Mientras le estrecho la mano hay algo en la manera en la que mira para abajo y
en cómo mantiene la sonrisa forzada que me hace pensar que preferiría cien
veces estar hablando con Alex, así que para fastidiarle sonrío también todo lo
que puedo y le contesto: “Gracias, gracias, yo soy Jude, mi marido no puede
bajar ahora, está montando muebles, ya sabes”. Por un momento se queda callado,
pero enseguida se resigna, y se pone a soltarme el discurso que trae preparado,
trabaja en defensa, dice, y me choca que no diga soy militar, o estoy en el
ejército, sino que use exactamente esas palabras: “trabajo en defensa,” como
queriendo que queden flotando en el aire, sugiriendo algo, quizás dándose importancia
o quizás no. Lleva casi treinta años aquí y ha visto el barrio formarse, “un
barrio estupendo, gente estupenda todos”, “por cierto, ¿de dónde son ustedes?”,
pregunta, “seguro que estarán encantados aquí, todos muy buenos vecinos, un
ambiente fenomenal”. “¿Son católicos?”, “él sí”, subraya enseguida, “muy católico”,
hay una iglesia fantástica aquí al lado en la que estarán felices de
recibirnos. “Claro, claro”, contesto mintiendo descaradamente, “cualquier día,
por qué no, muchísimas gracias, sí, por supuesto le diré a Alex que ha pasado a
saludar, le encantará conocerle, seguro que sí.”
Pasan unas semanas y sin
quererlo, un poco como el cerco que deja una mancha de agua al secarse, va
apareciendo el dibujo de la que será nuestra vida aquí. Todos los días hago el
esfuerzo de levantarme con Alex, nos sentamos junto al ventanal de la cocina y
vemos cómo van despoblándose los árboles, cada día el recuerdo del verano más
lejos, cada día más cerca del frío. Sé enseguida cuando Alex quiere sexo, ha
aprendido y ya no lo pide con esa brusquedad infantil que tenía al principio.

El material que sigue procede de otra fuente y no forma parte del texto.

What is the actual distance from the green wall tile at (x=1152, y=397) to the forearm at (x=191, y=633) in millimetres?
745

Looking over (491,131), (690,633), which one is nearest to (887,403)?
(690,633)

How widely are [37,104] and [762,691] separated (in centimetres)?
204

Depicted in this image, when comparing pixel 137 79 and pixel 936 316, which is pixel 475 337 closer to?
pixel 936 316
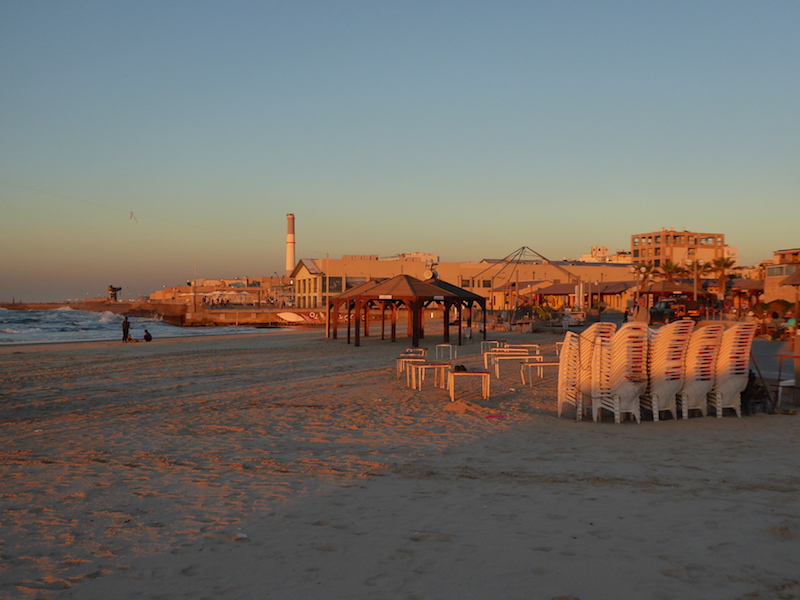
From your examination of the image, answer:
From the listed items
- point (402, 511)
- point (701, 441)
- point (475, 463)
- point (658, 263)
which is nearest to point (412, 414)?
point (475, 463)

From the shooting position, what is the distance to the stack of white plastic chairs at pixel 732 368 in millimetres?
8891

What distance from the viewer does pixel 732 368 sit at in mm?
9055

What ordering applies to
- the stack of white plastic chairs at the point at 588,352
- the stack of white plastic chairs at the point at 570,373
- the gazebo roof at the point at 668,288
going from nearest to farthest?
the stack of white plastic chairs at the point at 588,352 < the stack of white plastic chairs at the point at 570,373 < the gazebo roof at the point at 668,288

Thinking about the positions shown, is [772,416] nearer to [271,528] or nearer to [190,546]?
[271,528]

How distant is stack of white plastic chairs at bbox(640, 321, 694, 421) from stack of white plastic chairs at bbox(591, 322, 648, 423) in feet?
0.52

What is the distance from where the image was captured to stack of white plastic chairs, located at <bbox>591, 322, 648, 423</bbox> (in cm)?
842

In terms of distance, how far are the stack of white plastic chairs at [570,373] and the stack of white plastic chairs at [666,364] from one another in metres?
0.93

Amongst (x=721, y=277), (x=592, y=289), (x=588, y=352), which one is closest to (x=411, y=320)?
(x=588, y=352)

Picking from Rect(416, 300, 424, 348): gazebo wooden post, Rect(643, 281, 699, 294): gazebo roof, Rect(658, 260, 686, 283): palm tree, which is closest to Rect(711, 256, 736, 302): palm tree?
Rect(643, 281, 699, 294): gazebo roof

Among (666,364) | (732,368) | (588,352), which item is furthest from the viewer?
(732,368)

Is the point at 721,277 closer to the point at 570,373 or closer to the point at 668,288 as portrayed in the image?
the point at 668,288

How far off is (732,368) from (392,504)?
20.0ft

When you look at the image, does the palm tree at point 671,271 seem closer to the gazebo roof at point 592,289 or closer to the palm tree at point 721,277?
the gazebo roof at point 592,289

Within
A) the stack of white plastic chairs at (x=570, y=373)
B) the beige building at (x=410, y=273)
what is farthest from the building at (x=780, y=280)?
the beige building at (x=410, y=273)
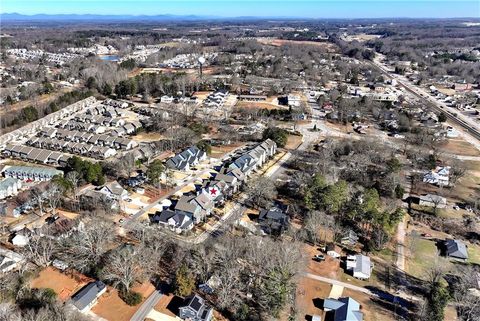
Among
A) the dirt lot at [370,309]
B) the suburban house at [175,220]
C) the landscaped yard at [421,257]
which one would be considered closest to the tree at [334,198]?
the landscaped yard at [421,257]

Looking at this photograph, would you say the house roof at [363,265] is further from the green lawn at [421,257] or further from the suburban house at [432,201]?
the suburban house at [432,201]

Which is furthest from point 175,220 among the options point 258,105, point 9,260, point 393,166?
point 258,105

Lo noto en la forma en que deja el café en cualquier sitio, y desliza su mano
por mis hombros, suavemente, como dándome un masaje. Baja por mi brazo, me
agarra la mano y después recorre mis muslos de afuera adentro. No dice nada,
pero tampoco me escucha, como si en su cabeza sonara una música que yo no oigo.

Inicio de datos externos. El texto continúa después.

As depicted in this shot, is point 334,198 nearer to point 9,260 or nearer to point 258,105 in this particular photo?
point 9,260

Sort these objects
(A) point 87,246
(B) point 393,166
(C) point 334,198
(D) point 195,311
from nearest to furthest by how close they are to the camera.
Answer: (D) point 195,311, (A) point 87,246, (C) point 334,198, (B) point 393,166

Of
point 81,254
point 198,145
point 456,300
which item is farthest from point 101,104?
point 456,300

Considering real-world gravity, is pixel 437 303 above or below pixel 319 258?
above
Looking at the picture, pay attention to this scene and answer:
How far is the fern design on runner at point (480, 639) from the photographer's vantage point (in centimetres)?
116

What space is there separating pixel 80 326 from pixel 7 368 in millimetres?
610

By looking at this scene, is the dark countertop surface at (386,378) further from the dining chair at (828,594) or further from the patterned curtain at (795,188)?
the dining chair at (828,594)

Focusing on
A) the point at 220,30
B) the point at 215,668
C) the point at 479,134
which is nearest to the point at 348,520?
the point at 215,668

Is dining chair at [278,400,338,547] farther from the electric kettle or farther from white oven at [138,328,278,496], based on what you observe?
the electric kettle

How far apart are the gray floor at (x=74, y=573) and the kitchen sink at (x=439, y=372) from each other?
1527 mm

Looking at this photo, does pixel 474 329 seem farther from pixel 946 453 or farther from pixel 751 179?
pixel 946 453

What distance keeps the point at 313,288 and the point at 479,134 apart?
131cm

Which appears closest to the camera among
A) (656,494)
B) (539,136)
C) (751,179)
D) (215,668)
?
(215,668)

Cuando me siento generosa le cojo de la mano y lo llevo tras de mí de vuelta a
la habitación. Me gusta recorrer el pasillo iluminado por el sol de la mañana,
así de la mano, como si fuéramos niños jugando. A veces le dejo entrar dentro
de mí. La capacidad de excitarme parece haberme abandonado hace mucho, pero no
me importa demasiado, me gusta tener a Alex muy cerca, oler su olor a tostada y
a café, y quedarme muy quieta apretada, mientras se pega a mí. Otras veces,
prefiero que no me toque, y le pido que se quede de pie mientras le masturbo
despacio, mirándole en silencio, dejando que el tiempo pase de largo.
Cuando Alex se marcha, me
quedo mirando mientras su coche desaparece calle abajo. Todavía me resulta
extraña la sensación de tener todo el día para mí, tan nueva, tan distinta de
nuestra vida anterior, y suelo deambular por la casa vacía, sin saber muy bien
para qué, pongo la radio, limpio los platos, me hago otro café. Como un chicle
en la boca, voy estirando el tiempo, dándole vueltas de un lado a otro,
disfrutando su sabor casi desconocido.
Antes o después acabo sentada
en mi mesa. Finalmente he instalado mi despacho en la habitación de la esquina,
porque es la más tranquila y la más luminosa de la casa, pero también porque
desde sus dos ventanas controlo mi pequeño mundo, a la izquierda la casa de
Matt Kowalsky, medio oculta entre los abetos, a la derecha la de Samuel y
Hellen Goldstein, mis vecinos abogados, con su falsas columnas coloniales, un
poco más adelante en la curva de la carretera la de la vieja señora de Virginia
de toda la vida, Molly, Dolly, o cómo se llame.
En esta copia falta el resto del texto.